The cost of electricity is not based on a particular season but on the yearly output. With this basis I compared the amount of electricity of two projects installed at the same time. The solar project received $5 per Watt subsidy for 60 Watt installation while a near by 660 Watt single wind turbine with good but not the best wind received $.68 per Watt subsidy. The wind turbine has a 23% capacity (I said not the best possible wind) and the solar cell in the northeast location is 15% capacity. If you do the math the same dollar of subsidy generated more than 10 time more electricity or 1000% more electricity generated with wind compared to the amount generated with solar. This means a dollar of subsidy for the wind project displaced 1000% more dirty air than the solar PV did. Even at half the subsidy at $2.5 per Watt it is still nuts to install PV when the same money can remove a lot more dirty air than PV could per dollar in that location.
I have heard many times before that idea that there is more sun in the summer and more wind in the winter. However it does not translate into real numbers. The least expensive and most productive clean and safe energy source in the northeast during the hottest hours of the year is by far the steady offshore winds in the early afternoon hours.
For storage by far the most efficient way is to store energy by not using existing hydro and save it only for times that there is no wind. There have been studies in New Brunswick demonstraing there enough wind and hydro to ballance out and to go 100% hydro & wind. Of course this will require re-writing all the rules of how electricity is priced and distributed with insentives not to use hydro until it is needed.

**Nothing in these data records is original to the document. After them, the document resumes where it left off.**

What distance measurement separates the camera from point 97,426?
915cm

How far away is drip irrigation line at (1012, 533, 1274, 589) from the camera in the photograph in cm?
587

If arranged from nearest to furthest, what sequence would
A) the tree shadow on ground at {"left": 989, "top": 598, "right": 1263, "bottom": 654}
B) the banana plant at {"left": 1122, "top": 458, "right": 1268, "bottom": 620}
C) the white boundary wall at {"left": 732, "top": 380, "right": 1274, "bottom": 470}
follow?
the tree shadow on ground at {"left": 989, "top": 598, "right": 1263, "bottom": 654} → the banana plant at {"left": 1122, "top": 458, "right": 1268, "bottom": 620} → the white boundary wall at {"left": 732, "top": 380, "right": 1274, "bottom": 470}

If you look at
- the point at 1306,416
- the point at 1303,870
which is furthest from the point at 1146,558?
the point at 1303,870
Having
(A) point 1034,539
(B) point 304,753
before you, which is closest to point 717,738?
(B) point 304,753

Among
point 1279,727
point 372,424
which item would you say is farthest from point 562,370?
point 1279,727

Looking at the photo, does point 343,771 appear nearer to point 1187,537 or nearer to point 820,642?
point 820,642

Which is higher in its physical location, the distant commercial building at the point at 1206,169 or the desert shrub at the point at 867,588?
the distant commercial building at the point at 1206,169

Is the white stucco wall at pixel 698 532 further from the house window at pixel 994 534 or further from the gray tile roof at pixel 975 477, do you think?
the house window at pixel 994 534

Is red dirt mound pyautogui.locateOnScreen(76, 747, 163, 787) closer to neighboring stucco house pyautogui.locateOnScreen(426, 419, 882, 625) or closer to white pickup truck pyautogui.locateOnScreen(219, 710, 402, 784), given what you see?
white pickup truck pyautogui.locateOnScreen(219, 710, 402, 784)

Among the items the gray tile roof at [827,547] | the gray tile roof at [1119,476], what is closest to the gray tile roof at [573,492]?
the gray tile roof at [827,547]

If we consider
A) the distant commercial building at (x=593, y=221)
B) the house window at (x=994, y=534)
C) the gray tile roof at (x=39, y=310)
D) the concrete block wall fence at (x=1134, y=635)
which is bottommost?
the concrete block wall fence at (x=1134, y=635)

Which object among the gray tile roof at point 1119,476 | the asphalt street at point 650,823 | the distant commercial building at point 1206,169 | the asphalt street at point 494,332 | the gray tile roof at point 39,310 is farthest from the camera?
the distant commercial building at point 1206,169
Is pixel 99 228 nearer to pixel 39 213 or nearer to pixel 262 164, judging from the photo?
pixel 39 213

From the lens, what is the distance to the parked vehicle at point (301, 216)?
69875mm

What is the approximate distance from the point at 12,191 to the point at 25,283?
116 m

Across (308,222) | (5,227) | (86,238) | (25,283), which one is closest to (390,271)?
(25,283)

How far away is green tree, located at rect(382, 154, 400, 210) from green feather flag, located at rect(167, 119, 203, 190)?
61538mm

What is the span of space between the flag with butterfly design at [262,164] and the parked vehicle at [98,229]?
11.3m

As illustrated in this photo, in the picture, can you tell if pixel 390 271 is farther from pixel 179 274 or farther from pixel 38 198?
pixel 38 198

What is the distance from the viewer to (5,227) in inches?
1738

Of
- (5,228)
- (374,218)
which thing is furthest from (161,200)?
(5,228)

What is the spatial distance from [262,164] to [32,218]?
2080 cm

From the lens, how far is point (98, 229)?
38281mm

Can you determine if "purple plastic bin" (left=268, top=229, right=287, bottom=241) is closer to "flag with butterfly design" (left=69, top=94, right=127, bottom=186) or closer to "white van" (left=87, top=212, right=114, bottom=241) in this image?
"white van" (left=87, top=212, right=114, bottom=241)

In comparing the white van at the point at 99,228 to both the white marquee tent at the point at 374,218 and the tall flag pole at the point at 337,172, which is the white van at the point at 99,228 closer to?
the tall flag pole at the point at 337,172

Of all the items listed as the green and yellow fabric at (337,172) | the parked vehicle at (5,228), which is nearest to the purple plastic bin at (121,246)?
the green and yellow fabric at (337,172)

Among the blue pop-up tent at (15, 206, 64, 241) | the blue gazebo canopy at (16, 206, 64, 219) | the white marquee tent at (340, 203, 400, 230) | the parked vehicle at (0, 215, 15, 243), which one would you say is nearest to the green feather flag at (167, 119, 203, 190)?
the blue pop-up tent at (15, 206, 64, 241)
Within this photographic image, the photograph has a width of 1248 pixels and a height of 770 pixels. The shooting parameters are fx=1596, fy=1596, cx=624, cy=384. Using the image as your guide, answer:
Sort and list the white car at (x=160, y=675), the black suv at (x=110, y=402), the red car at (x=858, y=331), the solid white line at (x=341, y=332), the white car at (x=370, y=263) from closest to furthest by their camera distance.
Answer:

In certain parts of the country some solar companies tried to share 50%-50% the available subsidies with wind regardless of the environmental benefits in that location. In Florida solar companies even supported offshore drilling for oil because oil promised to give a small % of the offshore oil profits for solar subsidies. This is unacceptable behavior bad for the environment.
If a breakthrough in geothermal or harnesing ocean wave energy happened tomorrow that made it more productive than wind I would say that 100% of the money invested in wind should immediately shift into the new clean energy.

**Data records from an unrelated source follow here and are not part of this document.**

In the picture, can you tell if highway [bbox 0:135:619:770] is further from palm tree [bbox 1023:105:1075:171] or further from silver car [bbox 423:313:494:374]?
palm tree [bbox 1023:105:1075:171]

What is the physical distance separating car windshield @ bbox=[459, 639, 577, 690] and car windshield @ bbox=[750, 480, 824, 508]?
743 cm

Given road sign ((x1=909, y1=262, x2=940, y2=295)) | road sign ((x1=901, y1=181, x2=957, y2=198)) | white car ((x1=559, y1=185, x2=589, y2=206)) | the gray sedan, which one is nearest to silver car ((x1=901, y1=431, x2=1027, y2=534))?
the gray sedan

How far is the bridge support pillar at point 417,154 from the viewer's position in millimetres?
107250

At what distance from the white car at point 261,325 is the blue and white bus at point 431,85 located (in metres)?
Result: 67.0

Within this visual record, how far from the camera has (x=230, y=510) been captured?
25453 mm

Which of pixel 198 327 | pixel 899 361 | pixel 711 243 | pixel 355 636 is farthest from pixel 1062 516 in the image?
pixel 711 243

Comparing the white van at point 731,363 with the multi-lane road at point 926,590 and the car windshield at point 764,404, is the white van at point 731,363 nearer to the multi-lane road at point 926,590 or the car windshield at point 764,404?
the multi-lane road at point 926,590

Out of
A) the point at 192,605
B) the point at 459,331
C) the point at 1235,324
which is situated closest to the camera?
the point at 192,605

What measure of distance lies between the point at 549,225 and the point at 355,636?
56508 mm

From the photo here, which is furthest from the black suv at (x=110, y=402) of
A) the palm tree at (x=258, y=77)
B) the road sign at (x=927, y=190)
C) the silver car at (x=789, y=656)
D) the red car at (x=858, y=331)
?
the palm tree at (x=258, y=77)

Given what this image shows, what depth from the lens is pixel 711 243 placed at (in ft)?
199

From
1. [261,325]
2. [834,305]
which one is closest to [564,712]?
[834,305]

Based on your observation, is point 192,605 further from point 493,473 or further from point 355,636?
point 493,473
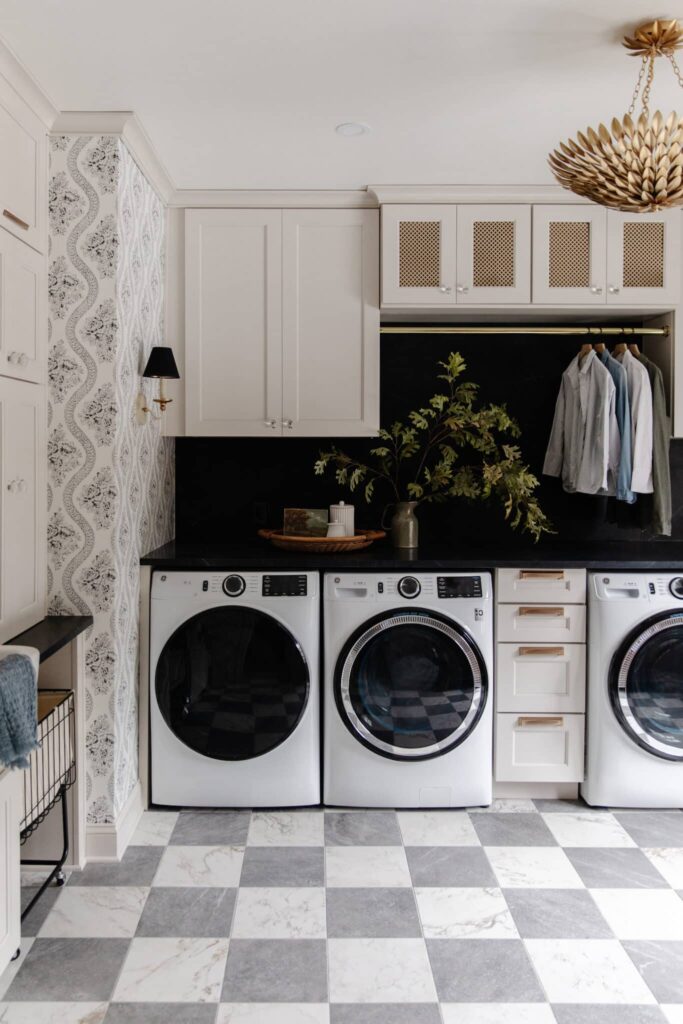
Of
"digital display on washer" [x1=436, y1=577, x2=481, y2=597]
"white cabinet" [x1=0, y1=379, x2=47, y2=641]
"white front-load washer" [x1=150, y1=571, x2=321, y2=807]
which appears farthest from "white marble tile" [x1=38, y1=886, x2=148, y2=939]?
"digital display on washer" [x1=436, y1=577, x2=481, y2=597]

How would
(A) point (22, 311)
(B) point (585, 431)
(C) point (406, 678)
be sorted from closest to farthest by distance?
(A) point (22, 311) → (C) point (406, 678) → (B) point (585, 431)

I agree a mix is needed but based on real numbers and outcomes. It is the health of our children we our talking about. Wind and solar are not equal partners in the northeast.
How do hours of production and demand match up for wind and solar in the NE?
Wind is so much more productive than solar in the NE, that even at the time of max solar output wind simply makes much more electricity per dollar compared with solar. Do the math.
Furthermore offshore wind has very high output in the hot afternoon hours due to the ocean winds rushing towards the hot land. Sailors now that.
You question the 1:2 ration I stated above but I understated when I compared solar in the NE with solar in the SW as 1:2. According to the map I found at a PV company site:
http://aurora-energy.com/wp-content/uploads/2013/05/2-map.png
the correct ratio is more like 1:3.
Bottom line solar has an important role to play in replacing dirty and dangerous sources of energy . But not everywhere.
Overstating the importance of solar can be counterproductive as admitted by emails written by Green party members in Germany as reported by Spiegel.
You clearly have a map for a winter month. I live in Canada, north of your northeast, and I get 4.2 kWh per day.
Average annual values are around 4.5 for the NE, and a little over 6 for the SW.
Definitely not 2:1.
Here’s the solar map I’ve been using. NE gets an annual average of 3.5 hours. The Death Valley area of CA/NV gets 6. The majority of the SW gets 5 to 5.5 hours.
http://www.wholesalesolar.com/Information-SolarFolder/SunHoursUSMap.html
The NE is zone 5 on your map, and 4.2 hours Bob
You got me.
Guilty of posting while sleepy.
6/4.2 = 1.4
5/4.2 = 1.2
That looks more like it! Definitely a long way from double!
With the cost of storage where it is today, I think that a mix of solar/wind works best in most of the US. I know offshore in the NE maybe be the best of anywhere in the US. And that might change the balance more than else where. But distributed also has a benefit that it removes the need up transmission. So the math is not as simple as #Kw produced.